Exercises
• a. Can you reproduce the passage of the Cinelicious Pics news item from "A theatrical and" up to and including "restoration studio Cinelicious."?
• b. Could you take the Cinelicious Pics news item further, picking up after its final sentence?
=== Text excerpt ===
A theatrical and VOD release is planned for November.

Tyro distrib Cinelicious Pics aims to bring an eclectic mix of U.S. indie and foreign features and docs to auds via theatrical release, VOD and Blu-ray. It also handles 4K-restored arthouse and cult classics, brought to pristine viewing quality by sister post and digital restoration studio Cinelicious.

The deal was negotiated by Cinelicious Pics’ president Paul Korver, president of business affairs Kristine Blumensaadt and exec VP Dennis Bartok, with Ben Weiss and Meghan Oliver from Paradigm and Craig F. Cohen of McCue Sussmane & Zapfel.
=== Data extract ===
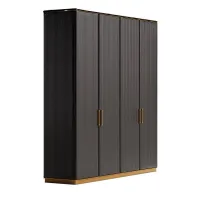 Picture A solid piece of furniture from an Italian manufacturer - a wardrobe from the Augusta collection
===
Activity answers
• a.
A theatrical and VOD release is planned for November.

Tyro distrib Cinelicious Pics aims to bring an eclectic mix of U.S. indie and foreign features and docs to auds via theatrical release, VOD and Blu-ray. It also handles 4K-restored arthouse and cult classics, brought to pristine viewing quality by sister post and digital restoration studio Cinelicious.

• b.
“Paul and I are incredibly excited to be working with Josephine on her first two features, which have a beautiful, sensual, poetic and intensely visual style that sets her apart from many indie filmmakers today,” says Bartok. “Her work reminds me in a wonderful way of filmmakers like David Lynch and Nicolas Roeg but with a voice all her own.”

“I’m thrilled to be bursting out of the gate with a company who is also hurtling into new territory,” says Decker. “The guys at Cinelicious are passionate, visionary film lovers, incredibly hard workers and just good people. I feel very lucky to be working with them.”